__Text excerpt__.
·····

We have a compost toilet on site. It is not often that you would run into one of these so we have made this page to cover how it works. Also, our volunteers clean the toilet regularly. All plot holders who use the toilet are expected to take a turn cleaning it. Sign up for a weeks cleaning here, all materials are provided.

Just as nature recycles garden refuse into compost, the Enviroloo provides the right environment for human waste, toilet paper and organic material to break down through a natural process into an inoffensive compost-like material. The Enviroloo operates by first separating the liquid and solid wastes.  Then, using radiant heat and prevailing wind, oxygen is passed through the system stimulating aerobic decomposition and deodorising the waste. As the solids dry, liquids drain to the bottom of the container, which is evaporated and vented to the atmosphere. The solid waste dries and decomposes into a compost-like material, roughly 5 to 10% of its original mass.

1. Waste falls directly from the toilet bowl onto the drying plate, (marked in red), the upper section of which is perforated with hundreds of small holes. Acting like a sieve, solid matter sits on the plate whilst liquids drain to the bottom of the tank.

2. The back of the Enviroloo heats up in the sun, (even when there is no direct sunlight), which causes the internal temperature to rise.  The hot air rises, accelerating as it passes up the chimney.  The enviroloo is made of black polyethylene - black absorbing heat energy more efficiently than any other colour.

3. The slightest breeze turns the extractor at the top of the chimney, which in turn draws yet more air out of the system. 
(The extractor turning in only 4km of wind will pull 150 m3 of air per hour through the system).I

4. Fresh air enters from outside the structure via the ventilation tube, passing through the drying plate and over the liquid.
More fresh air enters via the toilet bowl, passing directly over the solid matter.
Liquids are evaporated and solids, which are also partially composted, become dehydrated.

·····

__Provided records__.
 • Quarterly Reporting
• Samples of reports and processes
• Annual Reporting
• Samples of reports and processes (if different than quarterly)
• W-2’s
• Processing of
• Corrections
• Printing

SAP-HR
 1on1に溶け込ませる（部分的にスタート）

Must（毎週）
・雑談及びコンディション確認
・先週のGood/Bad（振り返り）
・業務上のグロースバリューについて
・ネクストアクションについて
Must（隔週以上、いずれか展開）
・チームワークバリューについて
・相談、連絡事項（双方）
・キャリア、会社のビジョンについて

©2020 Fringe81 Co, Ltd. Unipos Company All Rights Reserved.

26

·····

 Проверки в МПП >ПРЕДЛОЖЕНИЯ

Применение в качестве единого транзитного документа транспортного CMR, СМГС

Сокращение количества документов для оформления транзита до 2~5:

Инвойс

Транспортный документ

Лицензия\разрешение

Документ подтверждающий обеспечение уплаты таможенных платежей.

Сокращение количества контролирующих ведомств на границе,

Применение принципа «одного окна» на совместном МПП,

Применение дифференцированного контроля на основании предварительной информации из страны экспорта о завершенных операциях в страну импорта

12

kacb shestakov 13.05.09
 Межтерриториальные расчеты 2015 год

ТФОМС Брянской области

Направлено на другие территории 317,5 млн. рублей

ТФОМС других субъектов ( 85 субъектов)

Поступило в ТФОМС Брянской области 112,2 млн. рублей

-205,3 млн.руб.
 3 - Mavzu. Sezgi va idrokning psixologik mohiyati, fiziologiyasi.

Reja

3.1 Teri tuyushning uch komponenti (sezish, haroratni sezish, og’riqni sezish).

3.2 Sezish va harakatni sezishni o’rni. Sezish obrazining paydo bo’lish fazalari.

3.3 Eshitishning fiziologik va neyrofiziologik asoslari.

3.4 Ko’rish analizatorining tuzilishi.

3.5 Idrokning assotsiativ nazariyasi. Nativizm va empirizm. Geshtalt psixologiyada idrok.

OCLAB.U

·····

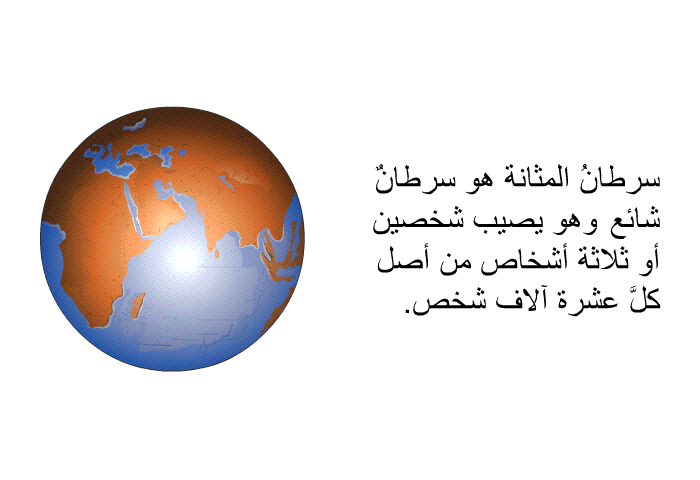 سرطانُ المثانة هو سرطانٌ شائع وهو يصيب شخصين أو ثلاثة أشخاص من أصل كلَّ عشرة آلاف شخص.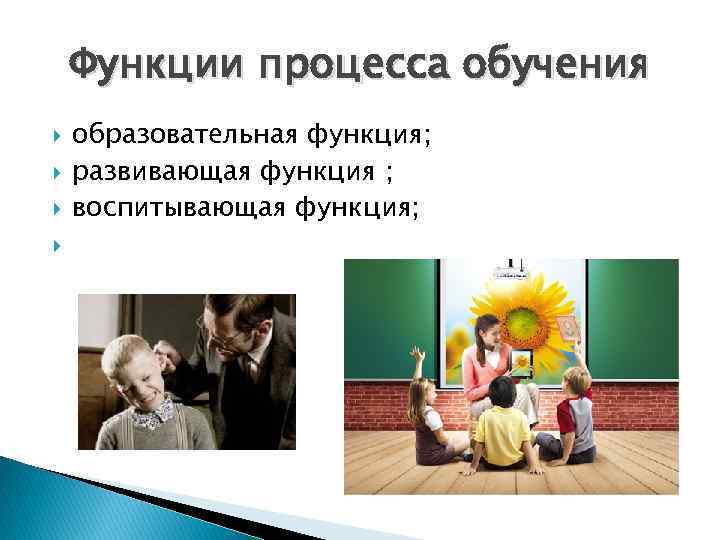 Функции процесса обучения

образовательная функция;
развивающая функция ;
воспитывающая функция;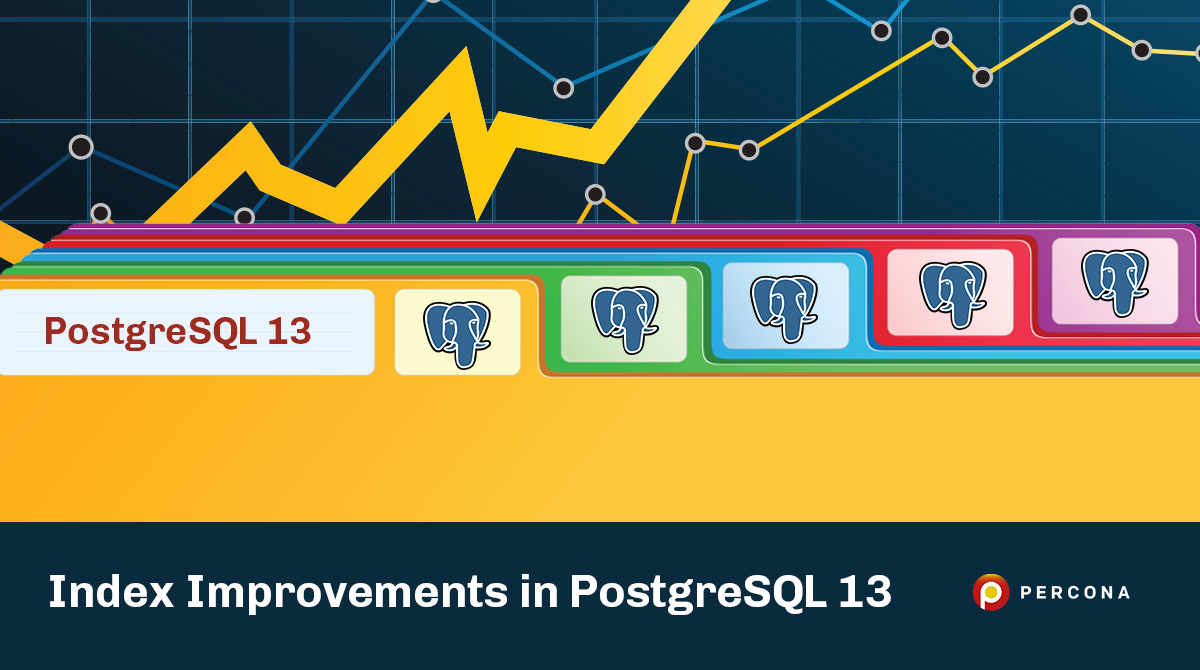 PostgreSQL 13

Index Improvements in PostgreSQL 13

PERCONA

·····

According to the compost toilet text, what material is the Enviroloo made of? The listing has nothing to do with the compost toilet text.

__Exercise solution__. Black polyethylene.